<<<<

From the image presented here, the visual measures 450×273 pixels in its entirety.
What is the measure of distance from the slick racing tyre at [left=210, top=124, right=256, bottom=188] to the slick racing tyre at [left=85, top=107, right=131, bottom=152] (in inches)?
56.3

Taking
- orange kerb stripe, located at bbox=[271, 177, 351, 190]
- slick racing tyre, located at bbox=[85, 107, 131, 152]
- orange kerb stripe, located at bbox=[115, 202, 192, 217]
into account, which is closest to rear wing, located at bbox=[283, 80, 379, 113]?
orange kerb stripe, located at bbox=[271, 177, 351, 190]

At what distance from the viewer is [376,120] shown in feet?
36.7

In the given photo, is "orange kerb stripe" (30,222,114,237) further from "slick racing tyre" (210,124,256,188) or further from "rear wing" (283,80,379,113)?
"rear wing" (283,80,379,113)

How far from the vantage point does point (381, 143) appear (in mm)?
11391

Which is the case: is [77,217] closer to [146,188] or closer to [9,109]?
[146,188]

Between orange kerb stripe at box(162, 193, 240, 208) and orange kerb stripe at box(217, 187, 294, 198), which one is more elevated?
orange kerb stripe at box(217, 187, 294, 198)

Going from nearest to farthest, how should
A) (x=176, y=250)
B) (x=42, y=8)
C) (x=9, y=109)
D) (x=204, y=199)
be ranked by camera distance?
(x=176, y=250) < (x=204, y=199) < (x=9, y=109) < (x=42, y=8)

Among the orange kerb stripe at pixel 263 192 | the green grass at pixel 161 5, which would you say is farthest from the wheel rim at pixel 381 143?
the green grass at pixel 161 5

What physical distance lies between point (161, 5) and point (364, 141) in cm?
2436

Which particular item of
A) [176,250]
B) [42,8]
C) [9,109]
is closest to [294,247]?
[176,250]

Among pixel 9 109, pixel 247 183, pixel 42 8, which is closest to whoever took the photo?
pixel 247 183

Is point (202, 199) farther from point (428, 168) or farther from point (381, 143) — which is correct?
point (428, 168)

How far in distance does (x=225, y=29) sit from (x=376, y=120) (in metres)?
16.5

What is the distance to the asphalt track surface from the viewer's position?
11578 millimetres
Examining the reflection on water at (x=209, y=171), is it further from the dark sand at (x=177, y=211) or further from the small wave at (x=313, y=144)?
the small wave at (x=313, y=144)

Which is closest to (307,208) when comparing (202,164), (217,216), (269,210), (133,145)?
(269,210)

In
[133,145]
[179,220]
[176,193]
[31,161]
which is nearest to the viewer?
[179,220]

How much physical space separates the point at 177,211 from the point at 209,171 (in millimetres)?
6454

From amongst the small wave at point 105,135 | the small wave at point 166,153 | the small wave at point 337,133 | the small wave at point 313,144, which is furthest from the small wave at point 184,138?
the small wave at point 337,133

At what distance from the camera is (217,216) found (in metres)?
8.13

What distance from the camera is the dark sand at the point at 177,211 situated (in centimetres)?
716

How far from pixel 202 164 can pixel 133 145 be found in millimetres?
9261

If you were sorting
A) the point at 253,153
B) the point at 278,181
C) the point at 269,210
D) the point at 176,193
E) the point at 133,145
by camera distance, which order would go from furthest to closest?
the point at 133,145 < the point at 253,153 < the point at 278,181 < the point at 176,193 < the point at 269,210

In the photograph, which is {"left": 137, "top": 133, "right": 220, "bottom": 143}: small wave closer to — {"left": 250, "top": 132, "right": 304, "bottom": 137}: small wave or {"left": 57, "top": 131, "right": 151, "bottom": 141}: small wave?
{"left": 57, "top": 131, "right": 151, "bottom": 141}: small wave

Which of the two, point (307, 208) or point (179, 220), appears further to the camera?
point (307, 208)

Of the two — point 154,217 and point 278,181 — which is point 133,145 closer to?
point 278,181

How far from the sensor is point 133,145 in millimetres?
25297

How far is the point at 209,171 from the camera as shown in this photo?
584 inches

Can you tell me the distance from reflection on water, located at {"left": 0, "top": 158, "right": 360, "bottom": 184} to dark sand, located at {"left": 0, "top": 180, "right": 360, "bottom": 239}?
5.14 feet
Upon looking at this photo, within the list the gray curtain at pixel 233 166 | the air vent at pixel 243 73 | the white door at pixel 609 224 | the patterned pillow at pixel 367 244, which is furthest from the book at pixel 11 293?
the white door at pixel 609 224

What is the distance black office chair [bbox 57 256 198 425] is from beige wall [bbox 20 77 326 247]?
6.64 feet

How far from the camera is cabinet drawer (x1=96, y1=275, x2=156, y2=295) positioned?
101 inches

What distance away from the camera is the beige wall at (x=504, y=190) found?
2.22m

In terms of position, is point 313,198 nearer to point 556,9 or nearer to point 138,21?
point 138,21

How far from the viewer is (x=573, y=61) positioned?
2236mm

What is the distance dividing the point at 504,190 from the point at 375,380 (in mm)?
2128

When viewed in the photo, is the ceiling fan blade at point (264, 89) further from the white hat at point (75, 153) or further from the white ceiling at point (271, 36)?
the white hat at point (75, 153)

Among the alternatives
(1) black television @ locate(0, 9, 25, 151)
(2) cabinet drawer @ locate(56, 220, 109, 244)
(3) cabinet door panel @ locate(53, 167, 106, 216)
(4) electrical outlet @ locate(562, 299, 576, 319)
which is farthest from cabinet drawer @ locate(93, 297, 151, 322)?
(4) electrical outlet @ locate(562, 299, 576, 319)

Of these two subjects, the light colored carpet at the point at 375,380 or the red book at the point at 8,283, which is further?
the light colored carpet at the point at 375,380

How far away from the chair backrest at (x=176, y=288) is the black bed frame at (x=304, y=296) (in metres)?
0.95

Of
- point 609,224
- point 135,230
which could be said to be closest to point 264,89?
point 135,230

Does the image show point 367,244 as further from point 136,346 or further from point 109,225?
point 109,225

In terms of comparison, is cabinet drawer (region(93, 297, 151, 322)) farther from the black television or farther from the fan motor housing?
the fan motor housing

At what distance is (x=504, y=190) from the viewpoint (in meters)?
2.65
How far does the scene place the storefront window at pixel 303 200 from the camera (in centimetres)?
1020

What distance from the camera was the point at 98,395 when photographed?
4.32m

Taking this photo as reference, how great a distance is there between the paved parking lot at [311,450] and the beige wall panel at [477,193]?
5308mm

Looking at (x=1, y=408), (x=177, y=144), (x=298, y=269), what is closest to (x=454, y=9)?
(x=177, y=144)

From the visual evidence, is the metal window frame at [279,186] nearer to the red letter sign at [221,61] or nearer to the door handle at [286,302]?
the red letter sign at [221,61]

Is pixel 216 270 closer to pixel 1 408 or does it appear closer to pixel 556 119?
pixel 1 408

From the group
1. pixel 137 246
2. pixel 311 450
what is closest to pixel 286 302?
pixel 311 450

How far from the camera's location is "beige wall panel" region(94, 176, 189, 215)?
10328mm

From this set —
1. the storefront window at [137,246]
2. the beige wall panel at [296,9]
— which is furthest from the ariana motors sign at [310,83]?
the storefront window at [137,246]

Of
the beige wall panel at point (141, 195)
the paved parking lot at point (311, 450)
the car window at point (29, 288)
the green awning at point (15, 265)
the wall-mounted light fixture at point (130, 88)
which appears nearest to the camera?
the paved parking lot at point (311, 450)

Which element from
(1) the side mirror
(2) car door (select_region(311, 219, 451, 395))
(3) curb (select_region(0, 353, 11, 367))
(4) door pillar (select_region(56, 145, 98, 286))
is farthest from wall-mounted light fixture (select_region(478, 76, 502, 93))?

>>>>

GOAL OF THE EXERCISE: Give back exactly the lines from the line holding "Does the image" through the last line of the listing, including both.

SOLUTION FOR THIS TASK:
Does the image show point 367,244 as further from point 136,346 or further from point 109,225?
point 109,225

In terms of comparison, is cabinet drawer (region(93, 297, 151, 322)) farther from the black television or farther from the fan motor housing?
the fan motor housing

At what distance is (x=504, y=190) from the viewpoint (in meters)?
2.65
How far does the scene place the storefront window at pixel 303 200 from the camera (in centimetres)?
1020

What distance from the camera was the point at 98,395 when photographed?
4.32m

Taking this photo as reference, how great a distance is there between the paved parking lot at [311,450] and the beige wall panel at [477,193]?
5308mm

Looking at (x=1, y=408), (x=177, y=144), (x=298, y=269), what is closest to (x=454, y=9)?
(x=177, y=144)

From the visual evidence, is the metal window frame at [279,186] nearer to the red letter sign at [221,61] or nearer to the door handle at [286,302]?
the red letter sign at [221,61]

Is pixel 216 270 closer to pixel 1 408 or does it appear closer to pixel 556 119?
pixel 1 408

From the group
1. pixel 137 246
2. pixel 311 450
what is closest to pixel 286 302?
pixel 311 450

How far from the camera's location is "beige wall panel" region(94, 176, 189, 215)?
10328mm

From this set —
1. the storefront window at [137,246]
2. the beige wall panel at [296,9]
— which is furthest from the ariana motors sign at [310,83]?
the storefront window at [137,246]

Of
the beige wall panel at point (141, 195)
the paved parking lot at point (311, 450)
the car window at point (29, 288)
the green awning at point (15, 265)
the wall-mounted light fixture at point (130, 88)
which appears nearest to the camera?
the paved parking lot at point (311, 450)

Which element from
(1) the side mirror
(2) car door (select_region(311, 219, 451, 395))
(3) curb (select_region(0, 353, 11, 367))
(4) door pillar (select_region(56, 145, 98, 286))
is farthest from wall-mounted light fixture (select_region(478, 76, 502, 93))?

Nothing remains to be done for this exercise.